:: EXTRAIT SOURCE ::
Agga Nya Na vit avec deux autres moines plus âgés dans un appartement de Brooklyn aménagé en petit monastère. Il continue : « Nous nous demandons si ce régime n’essaie pas de faire bonne figure vis-à-vis des Etats-Unis et de l’Union Européenne pour qu’ils lèvent les sanctions économiques. Nous sommes persuadés que le régime ne tiendra pas des élections libres et honnêtes en avril ». Celles auxquelles se présente Aung San Suu Kyi ». Chats échaudés craint l’eau froide. Ou plutôt moines persécutés connaissent la musique. Depuis plus de cinquante ans !

Parallèlement et pour corroborer les craintes de mon ami, Bertil Lintner, correspondant de la Far Eastern Economic Review et auteur de plusieurs livres sur la Birmanie, confirme : « La relaxe de 200 prisonniers politiques et la tentative de cessez-le-feu avec le KNU (l’armée rebelle karen) sont les dernières mesures prises par le président Thein Sein pour améliorer l’image du Myanmar sur le plan international et apaiser ainsi les critiques, aussi bien à l’intérieur du pays qu’à l’étranger ».

:: CONSIGNE 1 ::
Répétez fidèlement le passage de l'extrait sur la Birmanie qui va de « Agga Nya Na » jusqu'à « de cinquante ans ! ».

:: Enregistrements de questions sur des scènes ::
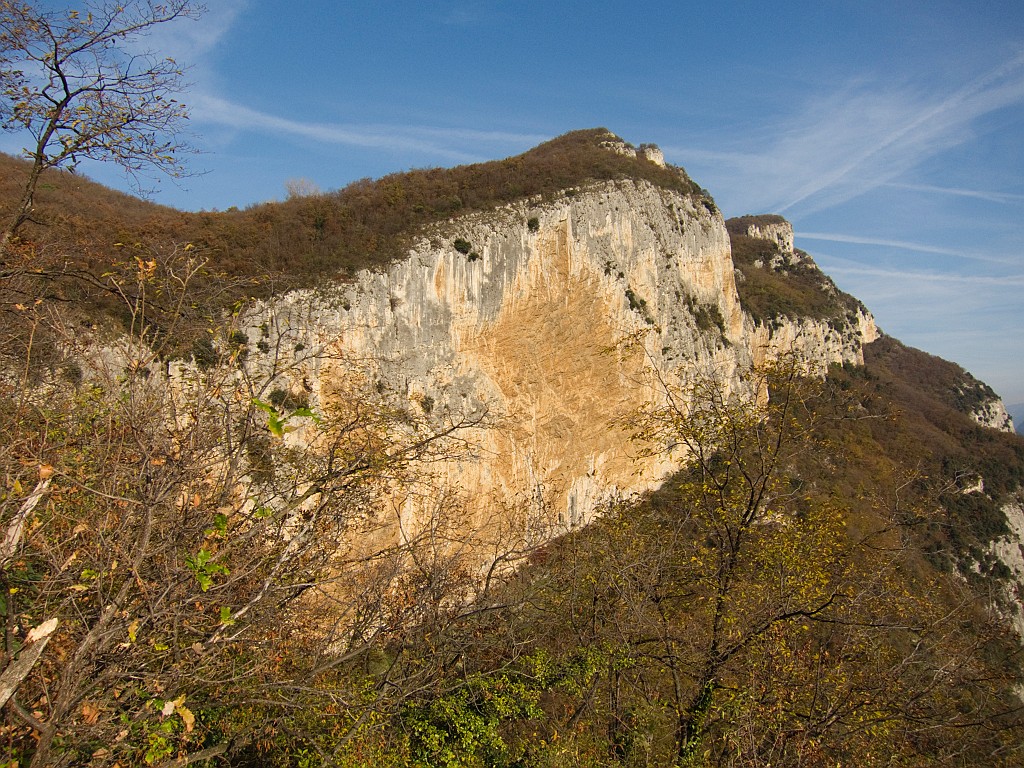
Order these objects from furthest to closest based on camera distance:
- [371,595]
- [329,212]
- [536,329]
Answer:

:: CONSIGNE 2 ::
Reproduisez à l'identique toutes les lignes des enregistrements ci-dessus, sans y inclure les images.

:: SOLUTION DÉTAILLÉE 1 ::
Agga Nya Na vit avec deux autres moines plus âgés dans un appartement de Brooklyn aménagé en petit monastère. Il continue : « Nous nous demandons si ce régime n’essaie pas de faire bonne figure vis-à-vis des Etats-Unis et de l’Union Européenne pour qu’ils lèvent les sanctions économiques. Nous sommes persuadés que le régime ne tiendra pas des élections libres et honnêtes en avril ». Celles auxquelles se présente Aung San Suu Kyi ». Chats échaudés craint l’eau froide. Ou plutôt moines persécutés connaissent la musique. Depuis plus de cinquante ans !

:: SOLUTION DÉTAILLÉE 2 ::
Order these objects from furthest to closest based on camera distance:
- [371,595]
- [329,212]
- [536,329]
Answer:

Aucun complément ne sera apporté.